"İsrail'in İran'ın nükleer tesislerine doğrudan saldırması çok az şey kazandırırken çok fazla şeyi de riske atacaktır."
İran, kendi toprakları içinden fırlatılan üç quadcopter'i düşürdüğünü açıkladı ve Suriye'deki bazı askeri tesislerde patlamalar olduğuna dair haberler İsrail'in İran'ın geçen hafta kendi topraklarına yaptığı füze ve insansız hava aracı saldırılarına karşılık verdiğinin bir işareti olarak değerlendirildi.
İran, askeri üslerin ve ülkenin Natanz'daki ana nükleer tesislerinin bulunduğu İsfahan eyaletinin merkezinde insansız hava araçlarını düşürdüğünü açıkladı.
Ancak Uluslararası Atom Enerjisi Ajansı (UAEA) İran'ın nükleer tesislerine dokunulmadığını doğruladı.
Birkaç saat boyunca çelişkili haberler geldi; ABD İsrail'in füze saldırısı düzenlediğini söylerken İran füze olmadığını, sadece bazı küçük araçların vurulduğunu söyledi, İsrail ise hiçbir şey açıklamadı.

-------

**Görev a**
İran ve İsrail konulu metinden bir bölümü olduğu gibi yeniden yazın. "İran, kendi toprakları" sözcüklerinin geçtiği yerden başlayın, "araçlarını düşürdüğünü açıkladı." sözcüklerinden sonra durun.
Metin ile kayıtlar birbirinden bağımsızdır.

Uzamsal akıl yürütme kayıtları
-------

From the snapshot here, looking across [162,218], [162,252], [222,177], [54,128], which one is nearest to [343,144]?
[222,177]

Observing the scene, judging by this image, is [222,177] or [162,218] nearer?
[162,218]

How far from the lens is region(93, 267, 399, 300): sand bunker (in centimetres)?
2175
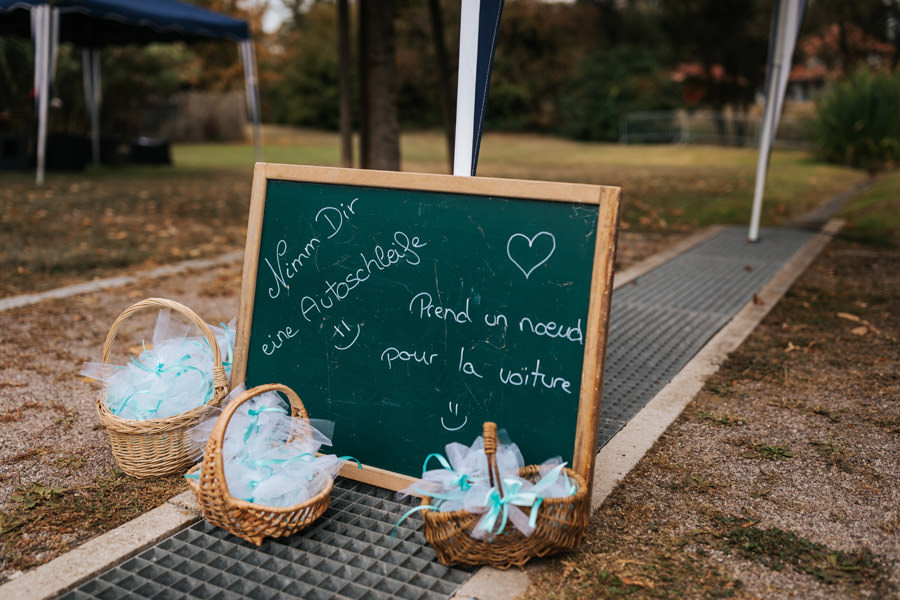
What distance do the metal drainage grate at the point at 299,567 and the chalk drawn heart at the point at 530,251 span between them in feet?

-------

**Görev b**
Uzamsal akıl yürütme kayıtlarının tüm satırlarını, her satır için bir dize olacak şekilde bir JSON dizisi olarak düzenleyin ve boş satırları atlayın. Resimleri cevaba katmayın.

**Doğru cevap a**
İran, kendi toprakları içinden fırlatılan üç quadcopter'i düşürdüğünü açıkladı ve Suriye'deki bazı askeri tesislerde patlamalar olduğuna dair haberler İsrail'in İran'ın geçen hafta kendi topraklarına yaptığı füze ve insansız hava aracı saldırılarına karşılık verdiğinin bir işareti olarak değerlendirildi.
İran, askeri üslerin ve ülkenin Natanz'daki ana nükleer tesislerinin bulunduğu İsfahan eyaletinin merkezinde insansız hava araçlarını düşürdüğünü açıkladı.

**Doğru cevap b**
[
  "From the snapshot here, looking across [162,218], [162,252], [222,177], [54,128], which one is nearest to [343,144]?",
  "[222,177]",
  "Observing the scene, judging by this image, is [222,177] or [162,218] nearer?",
  "[162,218]",
  "How far from the lens is region(93, 267, 399, 300): sand bunker (in centimetres)?",
  "2175",
  "What distance do the metal drainage grate at the point at 299,567 and the chalk drawn heart at the point at 530,251 span between them in feet?"
]